Away from the bike, he's into coffee, as many riders are, although he hasn't quite taken the plunge fully yet, despite fulfilling his goal by winning a stage of the important under-23 race the Giro Ciclistico della Valle d'Aosta - Mont Blanc.

"Yeah, I've got quite into coffee in the last year or so," he explains. "I actually told myself that when I went to race, then I was gonna buy myself a coffee machine. Like a proper espresso machine, but I've I've not done it yet. So maybe in winter, that would be something I invest in."
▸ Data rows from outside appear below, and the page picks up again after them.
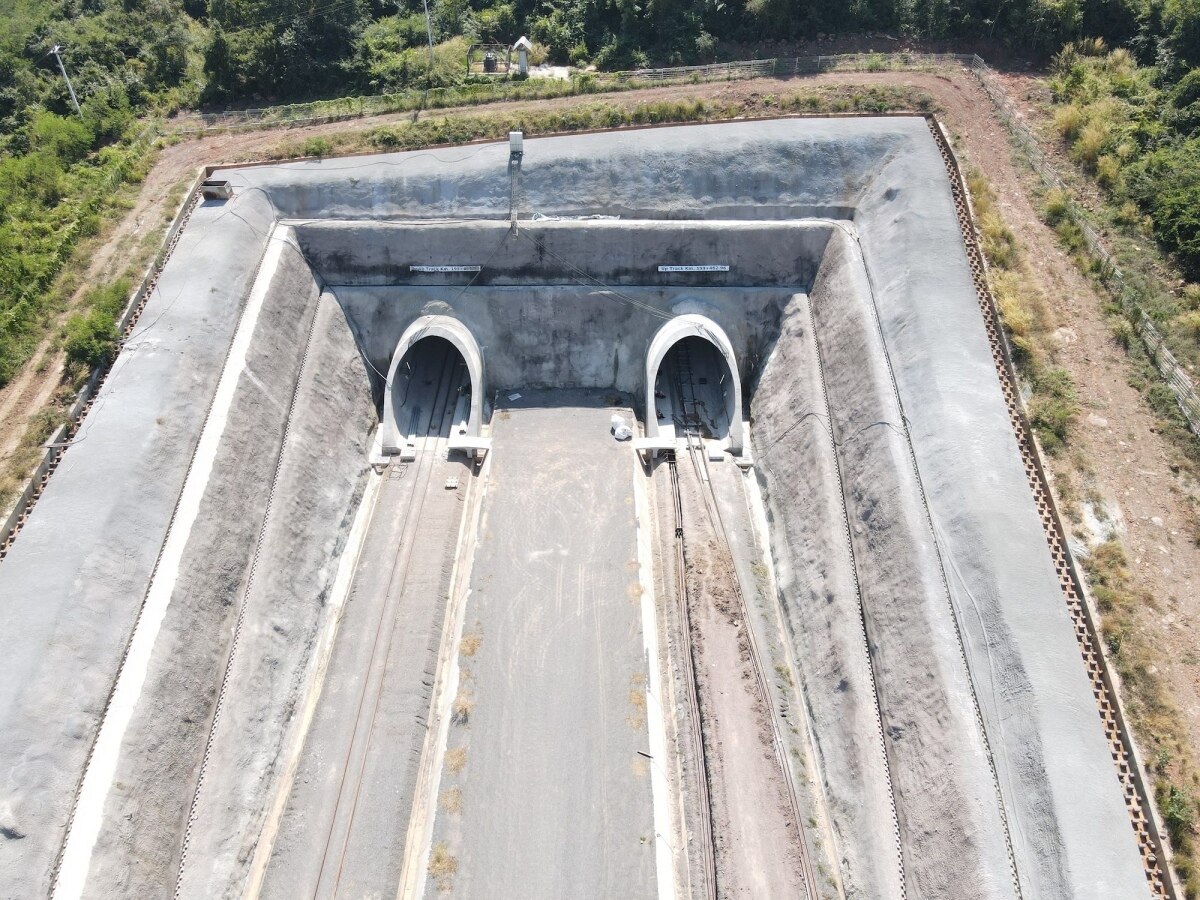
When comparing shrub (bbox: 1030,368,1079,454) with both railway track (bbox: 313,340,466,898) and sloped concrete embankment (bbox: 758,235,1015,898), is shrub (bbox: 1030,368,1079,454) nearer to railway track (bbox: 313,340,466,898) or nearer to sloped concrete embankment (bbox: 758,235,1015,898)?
sloped concrete embankment (bbox: 758,235,1015,898)

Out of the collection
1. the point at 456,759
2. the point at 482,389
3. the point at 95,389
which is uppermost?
the point at 482,389

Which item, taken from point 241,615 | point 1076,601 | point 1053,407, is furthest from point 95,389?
point 1053,407

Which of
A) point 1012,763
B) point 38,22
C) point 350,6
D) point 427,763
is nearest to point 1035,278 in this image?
point 1012,763

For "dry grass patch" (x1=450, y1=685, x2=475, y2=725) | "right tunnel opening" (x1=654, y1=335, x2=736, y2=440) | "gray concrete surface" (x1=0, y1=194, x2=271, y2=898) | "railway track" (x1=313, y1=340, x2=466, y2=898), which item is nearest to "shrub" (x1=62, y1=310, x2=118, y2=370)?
"gray concrete surface" (x1=0, y1=194, x2=271, y2=898)

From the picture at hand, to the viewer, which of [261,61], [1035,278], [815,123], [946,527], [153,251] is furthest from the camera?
[261,61]

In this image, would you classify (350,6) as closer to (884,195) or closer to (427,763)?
(884,195)

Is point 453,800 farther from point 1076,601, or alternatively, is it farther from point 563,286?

He is still trying to work out what kind of rider he is, with the results in Britain and Croatia adding some questions over whether he can add punchier climbs to his roster. However, "from my side and from the team's side in the future, we'd like to go down the GC path and try and develop that".

Like all 19-year-olds who are good climbers, Onley's dream is the Tour de France, although he adds that his favourite race is actually Liège-Bastogne-Liège, so watch out for him there.

2022 has been successful, that is without a doubt. "I made a big step up from last year," he says. "I was obviously hoping to make a step up from last year, but I wasn't expecting to be competing for pro wins. I wasn't expecting that in the beginning of the year, so I'm really satisfied with this year."

Despite his win, and being up there with Vingegaard, there is no rush. He is content to wait his time and follow the DSM path. He is definitely one to watch now though, if he wasn't before.

"I think we'll be sticking with the plan, with myself and the team," Onley concludes. "One more year development. There's still some things I need to learn and gain some more experiences in like, racing for the win in different situations. I think I can really benefit from another year at this level, learning how to win."